Wednesday, July 29, 2009

revealing what happened

when i reached home i directly being told to chant in front of Gohonzon. than at night i told my story about how i got hallucination and i also told about the things happened when i try to sleep in front of Gohonzon before i went to kalimantan for the first time. at that time i annoyed and scared at the same time because i keep on having hallucination and i thought if this is because of ghost it will be gone when i sleep in front of Gohonzon so i when up stairs and try to sleep as i closed my eyes i said to my self if this is really a work of ghost now all of you will be gone so i can sleep well. but instead of being relieved

i being shocked by the fact that there is a sound in my mind and i heard the sound from my ears one guy said "wah look at this guy we are trying to help him but he said we are ghost." and suddenly the other guy laugh quite loud. after my mother heard about this he told me that it might be the guardian that protect lotus Sutra that try to help me.

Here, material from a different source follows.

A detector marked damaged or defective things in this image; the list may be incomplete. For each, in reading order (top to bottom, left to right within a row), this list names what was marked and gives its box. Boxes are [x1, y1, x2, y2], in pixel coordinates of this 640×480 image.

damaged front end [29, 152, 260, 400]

I went to Mr Chen place in daily basis to received therapy for my eyes and there he keep give me an advice try to be open to people, try to smile and say hello to others. i admit at that time I'm a really2 introvert person that don't like to talk to others and keep on holding my own problem and burden to my self because i don't believe in others moreover i afraid to disturb others. i really thankful that he never gave up on me. until now i still trying to follow his advice maybe it's just my bad habit that i want to fix my own problem without giving a burden to other people which also happened to my father.

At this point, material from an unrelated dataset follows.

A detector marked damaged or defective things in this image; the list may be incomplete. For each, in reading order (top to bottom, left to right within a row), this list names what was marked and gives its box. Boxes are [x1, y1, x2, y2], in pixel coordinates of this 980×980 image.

i keep on observing my father more after Mr Chen told me that if not later on i become like my father. i notice that it's true my father is perfectionist and introvert guy, he end up always blame others for his disability of fault and in my family case is my mother. she always get blamed on things that she don't do and on things that he can't achieved. my mother is the one that work to feed our family, without here i will not be what i'm today maybe i'm working as a shop keeper or even a construction worker. my father have a bad habit of drinking and he can't reflect on his own mistake which make me really sad nevertheless we ( my mother , brother and i) know that it's not his fault and we accept and love him for what he was which make me admire and respect my mother more than anyone else. she still stand by my father side though all hardship is on her.